A half-cycle correction was applied, and future costs and health outcomes were discounted at 3% per year. A number of other assumptions were required to extrapolate the results to a 15-year horizon. Firstly, no further improvement or deterioration in a patient’s mRS stage was possible beyond the first 12 months (except in the case of a second stroke). Secondly, the risk of recurrent stroke was assumed to be higher in the first year, with a lower annual risk applied thereafter. The distribution of mRS outcomes following a recurrent stroke was also applied in the same way over time, with such strokes being at least as severe as the index stroke. Any recurrent stroke was assumed to be treated with non-thrombolytic (medical) management, regardless of the intervention received for the index stroke. Outcomes from recurrent strokes were limited to mRS stages at least as severe as the index stroke. Mortality risk increases with age and according to mRS stage, meaning that a patient with mRS 2 or above would remain at a higher risk of death than someone with mRS 0 or 1 for the remainder of their life. Finally, no new interventions were added to the treatment mix over time – thus, the treatment options for new patients remained limited to MTE (with or without rtPA), rtPA, or non-thrombolytic management.

Results

The establishment of a new stroke center in central Switzerland made it possible to provide rapid, comprehensive treatment for the population close to home. This changed the patient pathways, and patients with suspected acute stroke were increasingly brought primarily to the new stroke center for care. In 2016–2020, there were 352 patients with acute ischemic stroke who were initially assessed with an NIHSS of ≥10 points. Of these, 58.2% (n = 205) received mechanical thrombectomy, 18.5% received systemic lysis exclusively, and 23.3% received medical management alone.

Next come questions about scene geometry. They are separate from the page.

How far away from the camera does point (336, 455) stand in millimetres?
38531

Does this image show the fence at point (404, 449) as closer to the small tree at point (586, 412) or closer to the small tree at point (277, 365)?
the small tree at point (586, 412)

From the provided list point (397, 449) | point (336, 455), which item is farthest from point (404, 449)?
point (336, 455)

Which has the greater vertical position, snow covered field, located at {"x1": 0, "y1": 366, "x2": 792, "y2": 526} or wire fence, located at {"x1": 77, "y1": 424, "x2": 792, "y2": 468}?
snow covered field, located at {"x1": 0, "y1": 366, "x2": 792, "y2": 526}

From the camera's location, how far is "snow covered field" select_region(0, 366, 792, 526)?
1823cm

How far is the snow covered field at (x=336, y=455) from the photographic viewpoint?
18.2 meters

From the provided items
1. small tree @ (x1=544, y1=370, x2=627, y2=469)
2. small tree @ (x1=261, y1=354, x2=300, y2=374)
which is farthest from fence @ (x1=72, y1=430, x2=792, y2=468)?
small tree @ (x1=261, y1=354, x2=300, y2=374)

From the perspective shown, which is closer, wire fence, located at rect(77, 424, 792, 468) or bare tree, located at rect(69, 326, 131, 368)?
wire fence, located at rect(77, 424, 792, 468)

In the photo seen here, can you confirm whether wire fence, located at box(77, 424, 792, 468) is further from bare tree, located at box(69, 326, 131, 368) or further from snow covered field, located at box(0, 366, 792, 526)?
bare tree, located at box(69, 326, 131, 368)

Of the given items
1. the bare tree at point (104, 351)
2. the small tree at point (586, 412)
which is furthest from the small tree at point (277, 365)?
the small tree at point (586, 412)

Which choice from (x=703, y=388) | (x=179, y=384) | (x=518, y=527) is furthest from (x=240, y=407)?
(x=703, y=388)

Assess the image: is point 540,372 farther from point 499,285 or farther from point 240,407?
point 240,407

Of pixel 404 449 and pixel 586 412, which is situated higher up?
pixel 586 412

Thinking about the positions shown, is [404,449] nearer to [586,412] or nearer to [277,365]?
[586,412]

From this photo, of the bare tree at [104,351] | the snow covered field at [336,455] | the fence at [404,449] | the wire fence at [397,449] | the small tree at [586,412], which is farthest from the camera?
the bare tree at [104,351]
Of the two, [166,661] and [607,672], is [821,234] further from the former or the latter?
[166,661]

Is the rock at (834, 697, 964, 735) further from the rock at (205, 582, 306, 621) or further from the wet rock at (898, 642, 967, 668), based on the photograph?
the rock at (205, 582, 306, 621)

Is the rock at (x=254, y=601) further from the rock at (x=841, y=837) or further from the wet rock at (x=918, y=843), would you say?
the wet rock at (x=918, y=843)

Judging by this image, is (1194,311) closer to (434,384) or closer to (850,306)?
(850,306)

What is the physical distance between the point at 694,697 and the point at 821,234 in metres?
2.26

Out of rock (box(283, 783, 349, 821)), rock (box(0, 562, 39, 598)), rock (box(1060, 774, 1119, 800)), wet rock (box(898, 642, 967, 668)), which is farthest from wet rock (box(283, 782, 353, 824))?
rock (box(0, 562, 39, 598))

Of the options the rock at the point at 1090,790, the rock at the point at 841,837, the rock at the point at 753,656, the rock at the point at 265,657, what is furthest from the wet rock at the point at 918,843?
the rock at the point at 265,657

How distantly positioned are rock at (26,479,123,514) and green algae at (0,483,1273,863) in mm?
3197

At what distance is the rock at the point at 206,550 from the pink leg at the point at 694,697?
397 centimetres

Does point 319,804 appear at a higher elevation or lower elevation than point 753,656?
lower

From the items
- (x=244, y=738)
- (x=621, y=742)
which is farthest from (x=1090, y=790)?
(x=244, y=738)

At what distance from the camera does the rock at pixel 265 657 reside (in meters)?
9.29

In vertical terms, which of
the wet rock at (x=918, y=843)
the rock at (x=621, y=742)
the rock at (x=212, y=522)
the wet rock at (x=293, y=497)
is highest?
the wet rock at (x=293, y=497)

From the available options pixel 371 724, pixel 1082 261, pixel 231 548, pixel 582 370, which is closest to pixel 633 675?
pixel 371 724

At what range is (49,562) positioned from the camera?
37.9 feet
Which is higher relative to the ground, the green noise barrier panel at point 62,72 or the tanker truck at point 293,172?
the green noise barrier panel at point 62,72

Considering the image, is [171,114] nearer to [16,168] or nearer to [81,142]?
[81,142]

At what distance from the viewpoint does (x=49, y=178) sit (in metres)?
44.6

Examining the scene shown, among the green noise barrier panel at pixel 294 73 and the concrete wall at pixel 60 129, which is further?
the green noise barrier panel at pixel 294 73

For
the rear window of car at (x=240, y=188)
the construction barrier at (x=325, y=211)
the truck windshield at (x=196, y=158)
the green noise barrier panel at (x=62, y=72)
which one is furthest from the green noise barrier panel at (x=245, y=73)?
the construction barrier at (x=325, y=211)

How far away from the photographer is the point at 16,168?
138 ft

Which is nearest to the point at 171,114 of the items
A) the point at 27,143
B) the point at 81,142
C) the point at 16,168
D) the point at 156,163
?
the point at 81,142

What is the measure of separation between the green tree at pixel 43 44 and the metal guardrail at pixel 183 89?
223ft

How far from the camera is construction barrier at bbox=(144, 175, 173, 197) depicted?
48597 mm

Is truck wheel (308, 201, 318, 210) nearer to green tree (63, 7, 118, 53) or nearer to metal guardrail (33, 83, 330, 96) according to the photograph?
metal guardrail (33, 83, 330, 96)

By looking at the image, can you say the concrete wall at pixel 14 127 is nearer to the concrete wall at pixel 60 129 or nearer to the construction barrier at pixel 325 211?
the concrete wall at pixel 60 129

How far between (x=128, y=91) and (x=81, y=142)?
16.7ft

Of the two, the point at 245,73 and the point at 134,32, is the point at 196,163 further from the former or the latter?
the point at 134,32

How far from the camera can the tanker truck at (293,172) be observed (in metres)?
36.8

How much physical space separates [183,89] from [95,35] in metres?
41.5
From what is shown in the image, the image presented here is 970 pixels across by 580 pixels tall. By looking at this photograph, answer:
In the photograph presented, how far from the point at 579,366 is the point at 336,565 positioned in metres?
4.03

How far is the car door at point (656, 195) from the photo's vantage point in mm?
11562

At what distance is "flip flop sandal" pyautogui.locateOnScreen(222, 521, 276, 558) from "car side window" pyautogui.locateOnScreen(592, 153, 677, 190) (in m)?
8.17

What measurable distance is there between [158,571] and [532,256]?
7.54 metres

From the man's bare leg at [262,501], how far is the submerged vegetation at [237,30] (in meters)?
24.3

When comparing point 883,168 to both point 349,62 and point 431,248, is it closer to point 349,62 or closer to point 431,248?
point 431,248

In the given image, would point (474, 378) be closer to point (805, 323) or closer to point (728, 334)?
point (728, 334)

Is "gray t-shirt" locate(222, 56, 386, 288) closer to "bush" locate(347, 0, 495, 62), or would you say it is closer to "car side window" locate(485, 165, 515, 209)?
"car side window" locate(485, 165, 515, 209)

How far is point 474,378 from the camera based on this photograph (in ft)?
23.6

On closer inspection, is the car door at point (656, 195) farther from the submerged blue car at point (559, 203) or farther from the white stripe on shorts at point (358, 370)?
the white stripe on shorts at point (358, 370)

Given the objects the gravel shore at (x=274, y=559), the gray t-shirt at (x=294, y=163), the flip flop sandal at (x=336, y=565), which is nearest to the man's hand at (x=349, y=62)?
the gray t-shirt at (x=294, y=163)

shows the predicted total costs, life-years, and QALYs associated with the “old” and “new” treatment models, covering all patients (n = 352) treated over the period 2016–2020 and extrapolating outcomes and costs for these patients to the year 2030. Results are shown as discounted and for the payer perspective (i.e. excluding costs of work absenteeism); mean values per patient are given in parentheses.

Table 3. Key cost and health outcome results (discounted) – payer perspective.

Thus, the model predicted slightly higher overall costs under the “new” stroke care model, equivalent to CHF 7,978 per patient, but with a predicted mean gain of 0.59 life-years and 0.60 QALYs per patient. Treatment and acute costs up to 90 days post-stroke were higher under the “new” care model due to the cost of mechanical thrombectomy (CHF 101,197 per patient for the “new” care model, versus CHF 93,069 for the “old” care model). Across all treated patients, the model predicted an additional cost of CHF 2.8 m over the 15-year period. The calculated ICER was CHF 13,297 per QALY gained, which is within the unofficial willingness-to-pay threshold in Switzerland. Under the societal perspective, the new stroke care model was predicted to save CHF 4,669 per patient with the same gain of 0.60 QALYs per patient (Supplementary Table S2). Thus, the new stroke model was predicted to dominate the old care model.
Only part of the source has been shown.